Because if something changes on the backend. Maybe…
- The structure of the JSON object has to change.
- You’re doing a complete rehaul of the backend.
Then when this happens, you only have to change one of two places. Either the APILayer or the APIAccessLayer.
If the JSON object structure has changed, then you only need to update the UsersAPIAccessLayer. (If your User object conforms to the Codable protocol then you only have to change the User object.)
If you’re changing your backend completely, you only need to make changes to the APILayer.
This happened to us recently. We’d been using Firebase for our backend for a while, but it was going to be too expensive moving forward. We began building our own backend. As changes were implemented, we only had to make a few minor, low-risk changes to the code because we had already implemented the separation of concerns principle. We made the changes in a few hours.
Another instance where this happened was a few years back when I had built an iOS app for a company based in Las Vegas. The app was being used heavily and could not afford to go down. They had been using Parse, but we felt it better to migrate over to Firebase. Because of the separation of concerns principle, this took us only a few days. We only had to make changes in one area. We made the changes, and there were zero issues once we pushed.
If you have a network layer that is accessed directly from many different areas in the app, then what happens when you make a change to the network layer? It could potentially mean that you have to make changes all throughout the app, right?
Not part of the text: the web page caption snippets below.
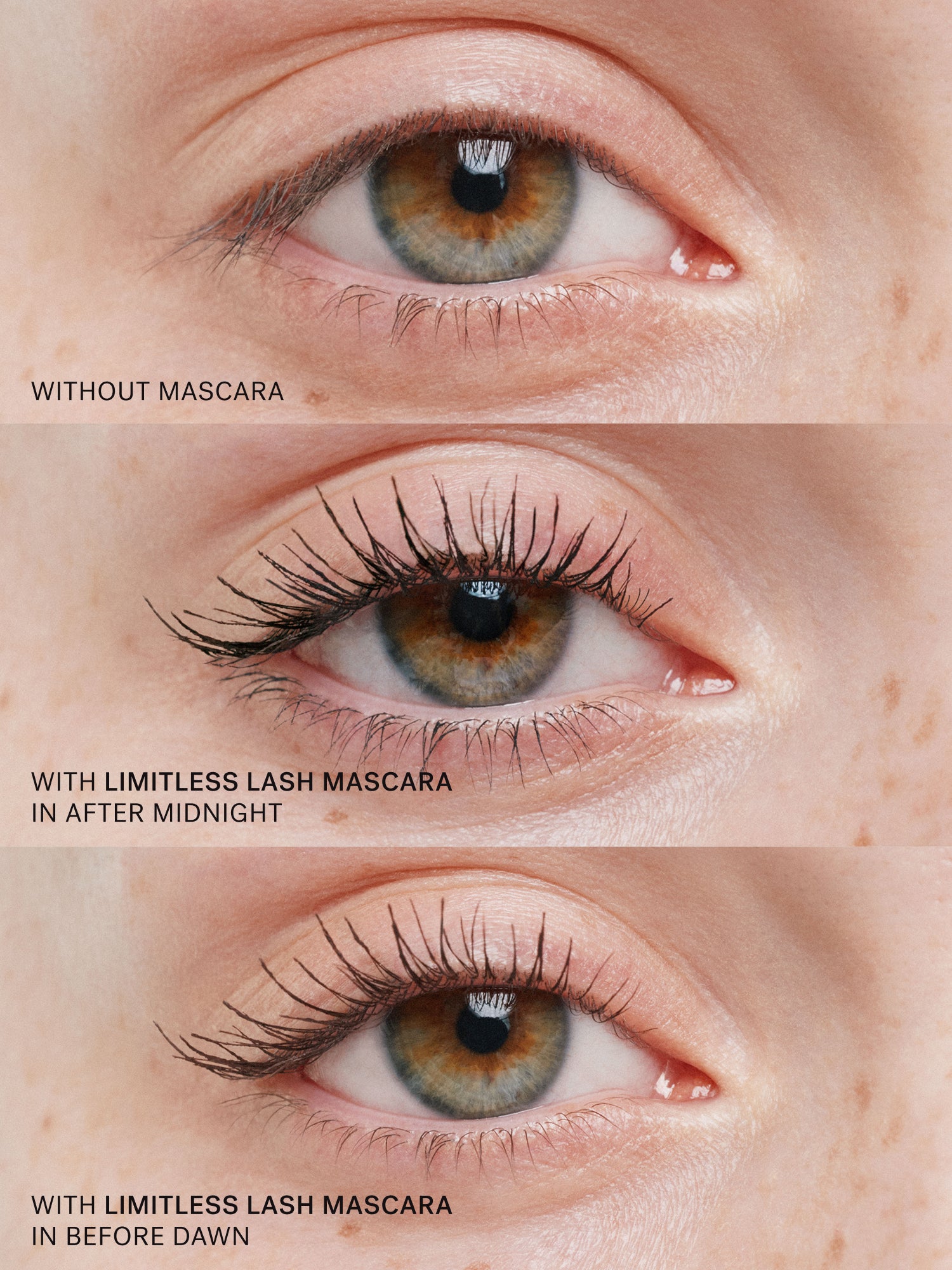The_Limitless_Lash_Duo_BA_1500x2000_41f404ac-67e6-4ee6-95aa-e54b6c722893.jpg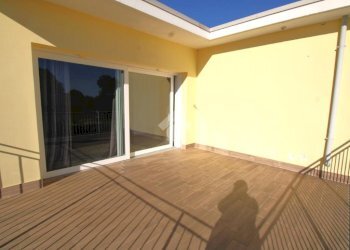 Villa Via san rocco, Trofarello - foto 28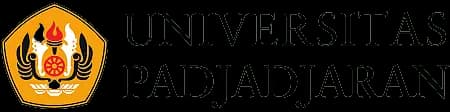 UNPAD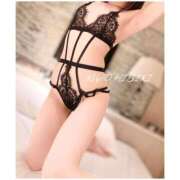 ヒメ日記 2025/04/09 22:30 投稿 九条ひびき グランエステ東京 品川（シンデレラグループ）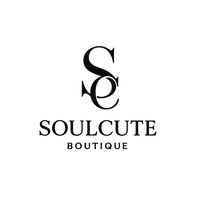 Soulcute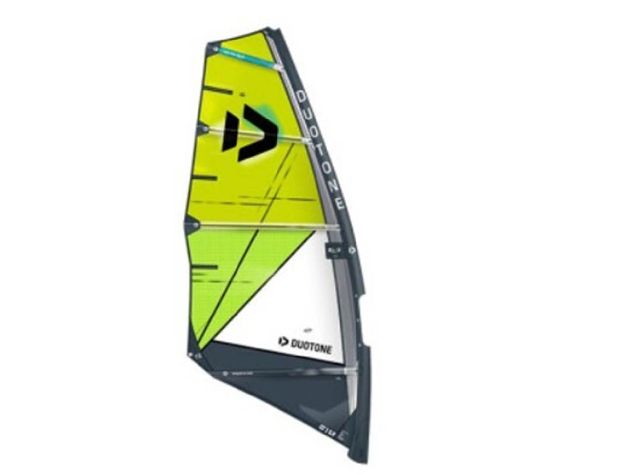 2026 Duotone Super Hero Sls  Most Sizes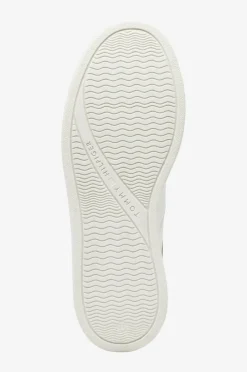 Tommy Hilfiger Joggesko Modern Court Tumbled Ltr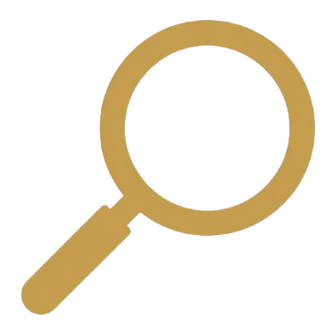 Presupuesto transparente.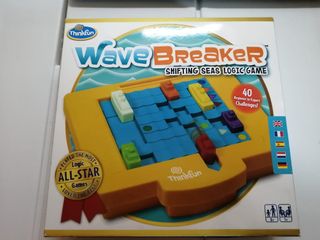 (Category: ) located in . Submitted by boardgames1 (Listing ID 1047734534, Image 1). Description: .
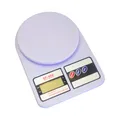 ترازو&nbsp;آشپزخانه مدل 00-14 - لوازم خانگی برقی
The goal is to lower the probability of that happening. That’s why I use the specific architecture that I mentioned above. It reduces technical debt.
These are principles that will make you a great developer. As I mentioned before, development is an art form, so the way that you write your code will be unique to you. I’ve shown you principles, not rules that you should try to apply when you code. Remember, programming is more of an art. There are many different ways to do the same thing. You must adapt the principles to your coding style.
Of course, this will take time. It takes time to make these principles your own. But the time is well worth it. Following these principles will decrease the amount of technical debt you write and other developers will appreciate working on your codebase because you’ll be writing ‘beautiful’ code.